2)-On commence une carrière dans le journalisme (ou la presse) par un stage pratique. Obtenir un stage dans un journal est facile pour les étudiants en journalisme. Il leur suffit de présenter leurs carnets de stage spécialement conçus par ces instituts. La faculté d’Alger exige, par exemple, une durée de 15 jours pour valider votre apprentissage. Comme il n’existe pas de convention entre l’université et les organes d’information, c’est aux étudiants eux-mêmes de chercher un poste. Cette recherche peut présenter quelques difficultés dans les journaux à gros tirages, mais pas dans les petits journaux. Il faut savoir qu’il n’existe pas de contrat de stage et que, par conséquent, vous ne pouvez pas prétendre à un certificat ni à une attestation de stage. Sauf exception. C’est illégal, mais les patrons de presse craignent une chose : qu’on utilise ces documents pour demander des visas ! Aucune limite de temps n’est imposée pour un stagiaire, sauf si lui-même la propose. Si le statut des journalistes est promulgué, comme promis, dans les mois à venir, vous aurez une année complète à passer en tant que stagiaire avant de devenir un professionnel. Pour ceux qui n’ont pas fait d’études en journalisme, trouver un stage est un peut compliquer surtout dans les journaux à gros tirage. Là, il faut jouer ces connaissances dans la mesure du possible. Ce n’est pas du piston. La presse en fait usage à travers tous les pays du monde. Si vous trouvez quelqu’un pour vous introduire dans une entreprise de presse, c’est tant mieux. Autrement, la recherche d’un stage sera vaine. Même dans les petits journaux qui fonctionne généralement avec des stagiaires. Ici, il n’existe un réel danger de ne rien apprendre : on vous jette directement dans la production. C’est ce que les professionnels appellent « l’apprentissage dans le tas ». Eviter dans la mesure du possible d’envoyer des demandes par poste, internet ou par fax. Il est préférable que vous vous déplaciez vous-même chez le journal qui retient votre attention. Demandez à parler au rédacteur en chef. Il est responsable de la rédaction (l’ensemble des journalistes) et il a toujours son mot à dire s’agissant des stages et des recrutements. Il ne faut jamais sous-estimer l’importance d’une demande de stage acceptée. C’est toujours une occasion inespérée de rencontrer des gens du milieu qui peuvent vous aider ultérieurement.

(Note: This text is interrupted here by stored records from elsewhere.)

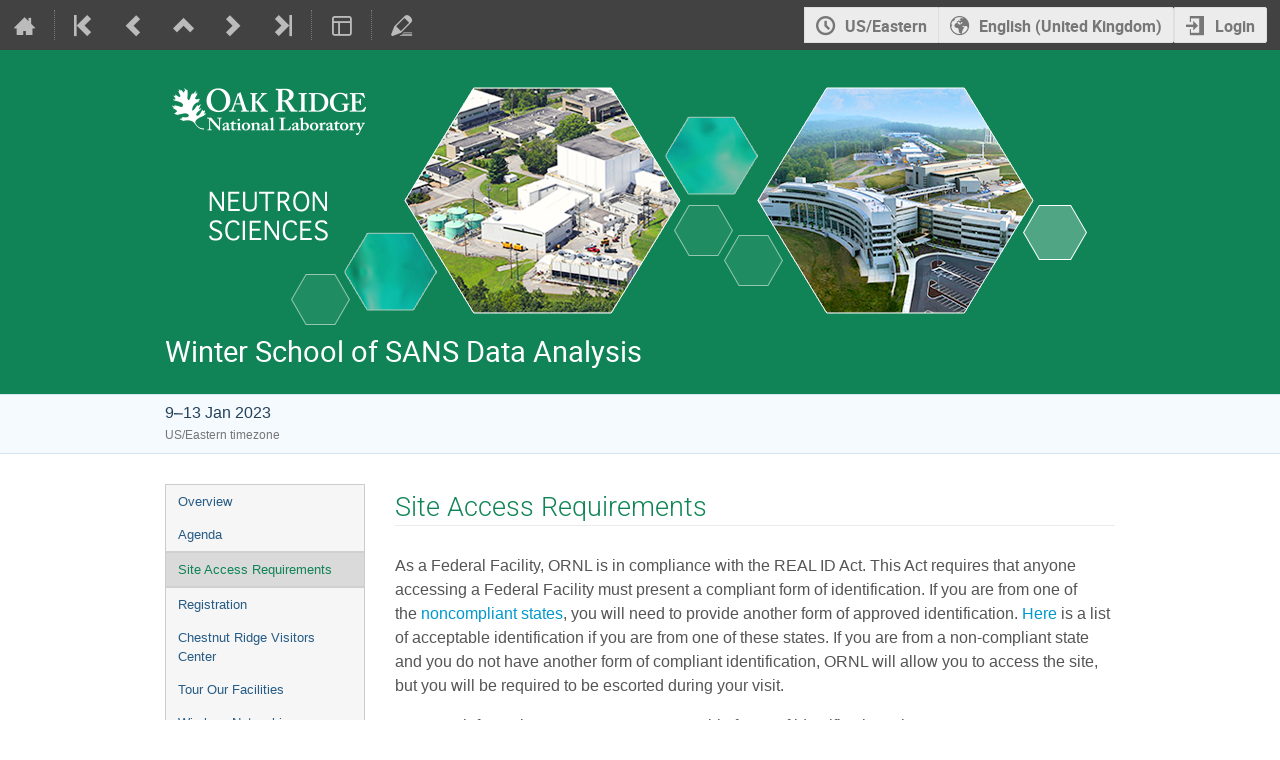

--- FILE ---
content_type: text/css; charset=utf-8
request_url: https://conference.sns.gov/event/358/1582383032.css
body_size: 3778
content:
/*
    Use this stylesheet to modify the layout of your
    conference.
*/

/* ----------- Styles for the conference header ----------- */

/*
The wrapper of the whole conference page.
*/
.conf {
  width: 100%;
  border: none;
  margin: auto;
}

/*
Wraps around the upper part of the conference header.
*/
.confTitleBox {
  color: white;
  min-height: 90px;
  border-top: 3px solid #108457;
  border-bottom: 1px solid #108457;
  background: #108457;
}

/*
Sets the width of the upper part of the conference header.
Is set to 950px and centered by default.
*/
.confTitle {
  width: 950px;
  margin: 0 auto;
}

/*
The box containing the logo. By the default the logo is placed
on the left of the conference title.
*/
.confLogoBox {
  float: left;
  padding-right: 10px;
}

/*
The style for the title text.
*/
.conference-title-link {
  font-size: 22pt;
  display: block;
  padding: 25px 0;
  color: white;
}

/*
Wrapper around the bottom part of the conference header
*/
.confSubTitleBox {
  background: #f5faff;
  border-bottom: 1px solid #d5e4f1;
  border-top: 1px solid #d5e4f1;
  padding: 0.5rem 0;
}

/*
The content of the lower part of the header. Is by default
centered and has a fixed width.
*/
.confSubTitleContent {
  width: 950px;
  margin: 0 auto;
  font-size: 11pt;
  color: #24425a;
}

/*
Style for links in the lower part of the header
*/
.confSubTitle a {
  font-size: 11pt;
}

/*
Styles for the date and place information.
*/
.datePlace {
  font-size: 12pt;
}

/*
Announcement styles
*/
.simpleTextAnnouncement {
  background: #f5faff url(/images/conf/sprites_blue.png) repeat-x scroll 0 -400px;
  border-top: 1px solid #c2d6e7;
  font-family: Verdana, sans-serif;
  font-weight: bold;
  font-size: 10pt;
  text-align: center;
  color: #0f283d;
  padding: 8px 0;
}

/* ----------- Styles for the main content ----------- */

/*
The wrapper around the menu and the page content.
By default centered with a fix width.
*/
#confSectionsBox {
  width: 950px;
  margin: 0 auto;
  margin-top: 30px;
}

/* ----------- Jill added ----------- */
body {
    font-size: 16px;
}

.conference-page p, ol, ul, td {
    font-size: 16px;
    font-family: arial,sans-serif;
    line-height: 1.5;
    color: #555;
}
.conference-page header h2 {
    color: #108457;
    padding-right: 5px;
}

.confTitleBox {
    color: white;
    min-height: 90px;
    text-align: left;
    background: #108457;
}

.conference-page .page-content h3 {
    margin: 1em 0 0.5em 0;
    color: #108457;
}

.menuConfTitle.selected > a, .menuConfMiddleCell.selected > a {
    color: #108457;
    background: #dadada;
    border-bottom: 1px solid #d0d0d0;
    border-top: 1px solid #d0d0d0;
}

a:hover {
  color: #108457;
}

/* ----------- Styles for the menu ----------- */

/* Styles for all menu Items */

/*
Wrapper around the menu
*/
.conf_leftMenu {
  float: left;
  width: 200px;
}

/*
Styles for the menu box
*/
#outer {
  border: 1px solid #ccc;
  background: #f6f6f6;
}

/*
The menu item
*/
#outer li a {
  font-family: verdana, arial, sans-serif;
  font-size: 10pt;
}

/*
The menu item when doing mouseover
*/
#outer li a:hover {
  background: #e0e0e0;
}

/*
A non selected menu item
*/
.menuConfTitle {
  text-align: left;
}

.menuConfTitle a {
  color: #275c86;
  padding: 7px 12px;
}

/*
A selected menu item
*/

.menuConfTitle.selected > a,
.menuConfMiddleCell.selected > a {
  color: #108457;
  background: #dadada;
  border-bottom: 1px solid #d0d0d0;
  border-top: 1px solid #d0d0d0;
}

/*
sub menu item
*/
li ul.inner li a {
  padding: 3px 12px 3px 30px;
  background: transparent url(/images/conf/left_menu_bullet.png) scroll no-repeat 15px center;
}

/*
Support box
*/

.support_box {
  background: #f6f6f6;
  border: 1px solid #ccc;
}

.support_box > h3 {
  color: #f3f3f3;
  background: #1a64a0;
}

/* ----------- Styles for the page content ----------- */

/*
Wrapper around the content
*/
.confBodyBox {
  margin-left: 230px;
}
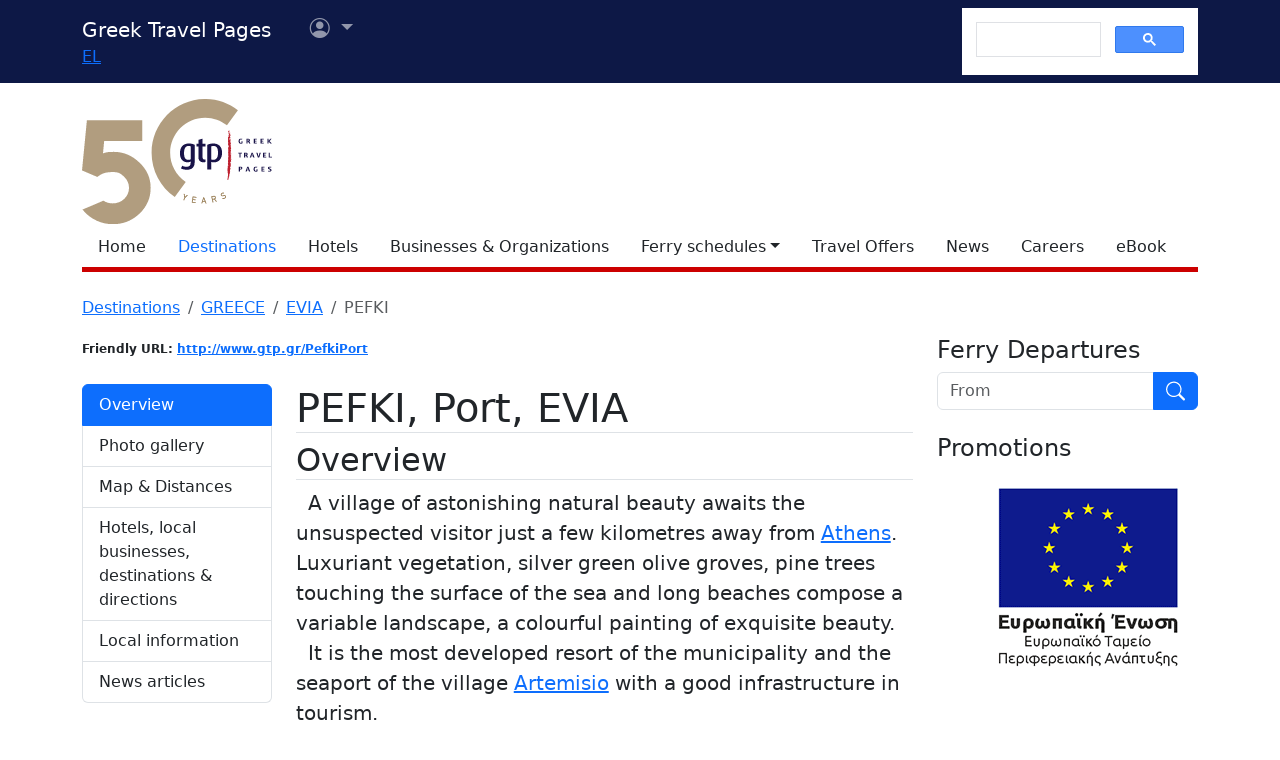

--- FILE ---
content_type: text/html; charset=utf-8
request_url: https://www.google.com/recaptcha/api2/aframe
body_size: 112
content:
<!DOCTYPE HTML><html><head><meta http-equiv="content-type" content="text/html; charset=UTF-8"></head><body><script nonce="i3YpiAmoflX-8lonq-ygZw">/** Anti-fraud and anti-abuse applications only. See google.com/recaptcha */ try{var clients={'sodar':'https://pagead2.googlesyndication.com/pagead/sodar?'};window.addEventListener("message",function(a){try{if(a.source===window.parent){var b=JSON.parse(a.data);var c=clients[b['id']];if(c){var d=document.createElement('img');d.src=c+b['params']+'&rc='+(localStorage.getItem("rc::a")?sessionStorage.getItem("rc::b"):"");window.document.body.appendChild(d);sessionStorage.setItem("rc::e",parseInt(sessionStorage.getItem("rc::e")||0)+1);localStorage.setItem("rc::h",'1768973685440');}}}catch(b){}});window.parent.postMessage("_grecaptcha_ready", "*");}catch(b){}</script></body></html>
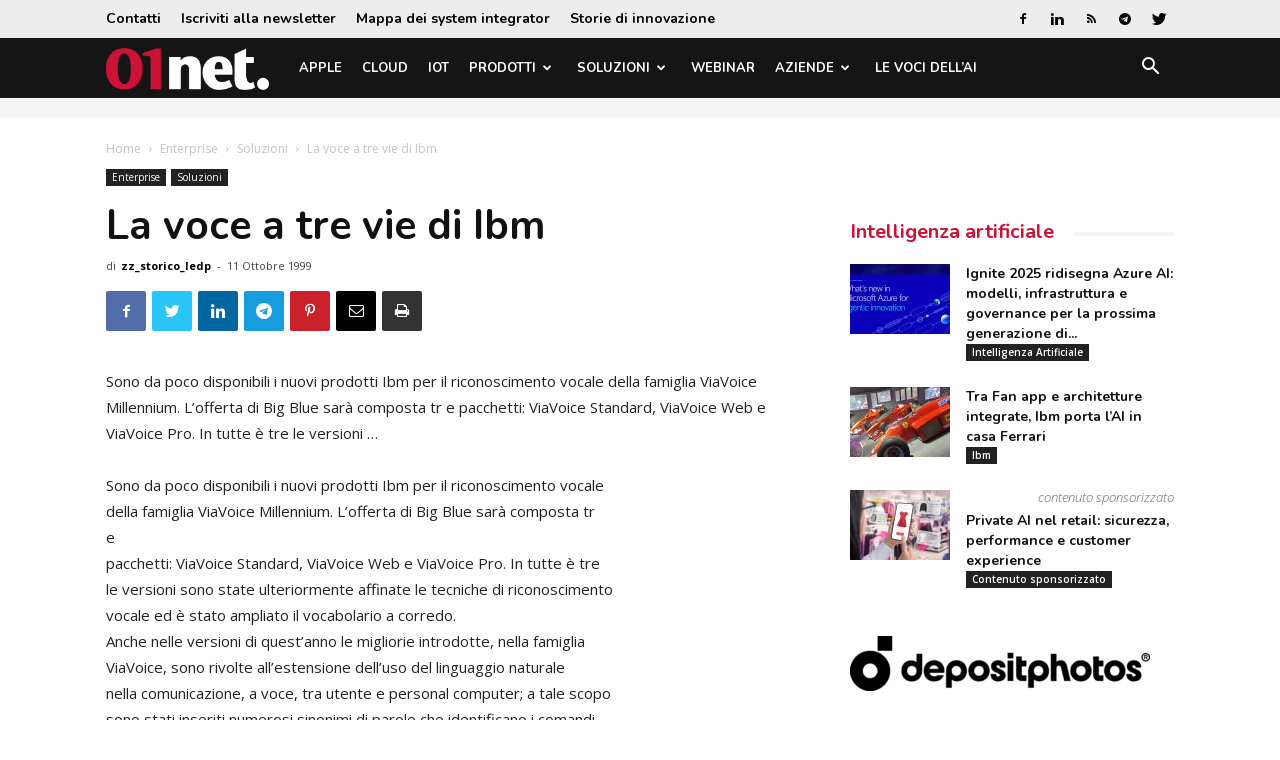

--- FILE ---
content_type: text/html; charset=utf-8
request_url: https://www.google.com/recaptcha/api2/aframe
body_size: 266
content:
<!DOCTYPE HTML><html><head><meta http-equiv="content-type" content="text/html; charset=UTF-8"></head><body><script nonce="m68RaPJgrwztP1nLAoej5g">/** Anti-fraud and anti-abuse applications only. See google.com/recaptcha */ try{var clients={'sodar':'https://pagead2.googlesyndication.com/pagead/sodar?'};window.addEventListener("message",function(a){try{if(a.source===window.parent){var b=JSON.parse(a.data);var c=clients[b['id']];if(c){var d=document.createElement('img');d.src=c+b['params']+'&rc='+(localStorage.getItem("rc::a")?sessionStorage.getItem("rc::b"):"");window.document.body.appendChild(d);sessionStorage.setItem("rc::e",parseInt(sessionStorage.getItem("rc::e")||0)+1);localStorage.setItem("rc::h",'1769759650347');}}}catch(b){}});window.parent.postMessage("_grecaptcha_ready", "*");}catch(b){}</script></body></html>

--- FILE ---
content_type: application/javascript; charset=utf-8
request_url: https://fundingchoicesmessages.google.com/f/AGSKWxUHAAEs_tms5jXPQX94jNW8JRbMqSOohZVARzU9lkC4rpiI2r3EKSaxplwtsCYKm8vrmZEJUi0364rRTNgH8Onocc05bc0kXrc9X3k7SWg1hnSGwQhr5umw_JubQB4F2rbKvhf2iGDa7VeSbWnTWs5PYRi6KfSk9cmbEz1X2fyVUC4NnprCF5mj_qs=/_/oasadfunctionlive./marfeel_sw./adscale1._advert_overview._mid_ad.
body_size: -1284
content:
window['0aecd793-ae69-492d-b445-4d453f5967a5'] = true;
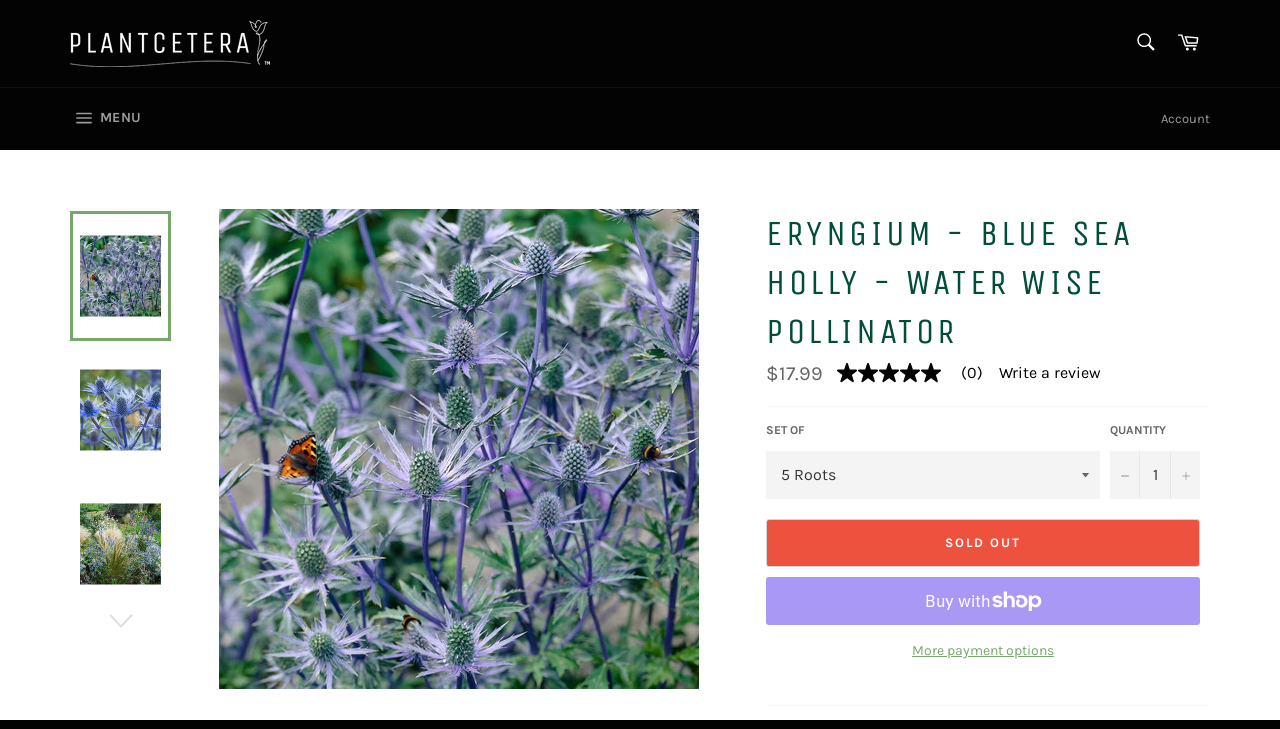

--- FILE ---
content_type: application/javascript;charset=utf-8
request_url: https://api.bazaarvoice.com/data/batch.json?passkey=caRLlLjeLWuy64G34hiz1uBQQ6VHPQdijqryG6jVrO8yw&apiversion=5.5&displaycode=20582-en_us&resource.q0=products&filter.q0=id%3Aeq%3A6161043914946&stats.q0=reviews&filteredstats.q0=reviews&filter_reviews.q0=contentlocale%3Aeq%3Aen*%2Cen_US&filter_reviewcomments.q0=contentlocale%3Aeq%3Aen*%2Cen_US&resource.q1=reviews&filter.q1=isratingsonly%3Aeq%3Afalse&filter.q1=productid%3Aeq%3A6161043914946&filter.q1=contentlocale%3Aeq%3Aen*%2Cen_US&sort.q1=relevancy%3Aa1&stats.q1=reviews&filteredstats.q1=reviews&include.q1=authors%2Cproducts%2Ccomments&filter_reviews.q1=contentlocale%3Aeq%3Aen*%2Cen_US&filter_reviewcomments.q1=contentlocale%3Aeq%3Aen*%2Cen_US&filter_comments.q1=contentlocale%3Aeq%3Aen*%2Cen_US&limit.q1=8&offset.q1=0&limit_comments.q1=3&callback=BV._internal.dataHandler0
body_size: 1502
content:
BV._internal.dataHandler0({"Errors":[],"BatchedResultsOrder":["q1","q0"],"HasErrors":false,"TotalRequests":2,"BatchedResults":{"q1":{"Id":"q1","Limit":8,"Offset":0,"TotalResults":0,"Locale":"en_US","Results":[],"Includes":{},"HasErrors":false,"Errors":[]},"q0":{"Id":"q0","Limit":10,"Offset":0,"TotalResults":1,"Locale":"en_US","Results":[{"Description":"PRESALE\nSpring 2026 Shipping Schedule: 2/27/2026\n\nEryngium Blue Sea Holly is a unique variety for the garden. Its captivating blooms and foliage are a sight to see in bloom. Their leaves and blossoms have an unique look all their own and grow in a range of growing conditions. Their silvery-blue-green stems produce blue cones surrounded by silvery-blue bracts that bloom throughout the summer. These amazing plants are drought tolerant, deer and critter resistant, water-wise and attract butterflies like few other plants do. They are also perfect for cut and dried flowers.\nHighlights\n\nDrought resistant\nBeautiful, showy blooms\nGrows well in containers, garden beds and borders\nExcellent for cut flower arrangements\nEasy to grow\n\nExposure:\nFull Sun\nBlooms:\nSummer\nHeight:\nGrows 24-36\"\u00A0tall\nSpacing/Depth:\nPlant 18-24\"\u00A0apart, 1-2\" deep\nUSDA Zones:\nGrow as Perennial in zones 4-9. Grow as Annual elsewhere.\nGrowing Instructions\nPlant Eryngium\u00A0in the spring after all danger of frost has passed in a full sun location in moist but well draining soil. Soil preparation: The ideal soil is porous and drains well and yet still holds enough water for the roots. If your soil is heavy clay and drains slowly, or very sandy and does not hold water, add organic soil amendments (peat moss or ground bark). Spread a 3-4\" layer of soil amendment, add fertilizer and incorporate together into the soil to a depth of 10\". To plant: Dig a hole 1-2\" deep in a sunny (at least 6\u00A0hours of direct sun), well drained location. Place the Eryngium\u00A0in hole with roots pointed down and space 18-24\" apart. Cover with soil and water. Mulch in extreme climates.\nCare Tip\nDeadhead spent flowers to encourage additional blooms.","AttributesOrder":["AVAILABILITY","GTIN14"],"Attributes":{"AVAILABILITY":{"Id":"AVAILABILITY","Values":[{"Value":"True","Locale":null}]},"GTIN14":{"Id":"GTIN14","Values":[{"Value":"00030641835228","Locale":null}]}},"UPCs":["030641835228"],"Name":"Eryngium - Blue Sea Holly - Water Wise Pollinator","ImageUrl":"https://cdn.shopify.com/s/files/1/0512/7477/6770/products/83522-SeaHollyWaterWisePollinator.jpg?v=1617734089","Id":"6161043914946","CategoryId":"Springall-things-flowers","BrandExternalId":"5z1nc1ehfyanalxru149yl3bg","Brand":{"Id":"5z1nc1ehfyanalxru149yl3bg","Name":"Plantcetera"},"Active":true,"ProductPageUrl":"https://www.plantcetera.com/products/sea-holly-water-wise-pollinator","Disabled":false,"FamilyIds":[],"ISBNs":[],"QuestionIds":[],"EANs":[],"StoryIds":[],"ModelNumbers":[],"ReviewIds":[],"ManufacturerPartNumbers":[],"ReviewStatistics":{"RecommendedCount":0,"TotalReviewCount":0,"NotRecommendedCount":0,"RatingsOnlyReviewCount":0,"FeaturedReviewCount":0,"ContextDataDistribution":{},"ContextDataDistributionOrder":[],"NotHelpfulVoteCount":0,"SecondaryRatingsAverages":{},"FirstSubmissionTime":null,"SecondaryRatingsAveragesOrder":[],"OverallRatingRange":5,"TagDistributionOrder":[],"AverageOverallRating":null,"LastSubmissionTime":null,"TagDistribution":{},"HelpfulVoteCount":0,"RatingDistribution":[],"IntelligentTrustMarkDisplayEligible":true},"TotalReviewCount":0,"FilteredReviewStatistics":{"RecommendedCount":0,"TotalReviewCount":0,"NotRecommendedCount":0,"RatingsOnlyReviewCount":0,"FeaturedReviewCount":0,"ContextDataDistribution":{},"ContextDataDistributionOrder":[],"NotHelpfulVoteCount":0,"SecondaryRatingsAverages":{},"FirstSubmissionTime":null,"SecondaryRatingsAveragesOrder":[],"OverallRatingRange":5,"TagDistributionOrder":[],"AverageOverallRating":null,"LastSubmissionTime":null,"TagDistribution":{},"HelpfulVoteCount":0,"RatingDistribution":[]}}],"Includes":{},"HasErrors":false,"Errors":[]}},"SuccessfulRequests":2,"FailedRequests":0})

Une fois que vous êtes accepté comme stagiaire, demandez à travailler dans la rubrique locale, sauf si vous visé une rubrique bien précise (culturelle, économie…). Tous les professionnels s’accordent à dire que cette rubrique est une véritable école pour les débutants. Il est vrai que ces derniers montrent toujours un zèle dans l’activité. Cependant, il faut faire très attention à sa personne, en évitant de sortir en reportage, les premiers jours, sans compagnie. Vous devez savoir que le journal, en cas d’accident, vous abandonnera. N’attendez pas qu’on vous demande de faire quelque chose, proposez vous-mêmes des articles.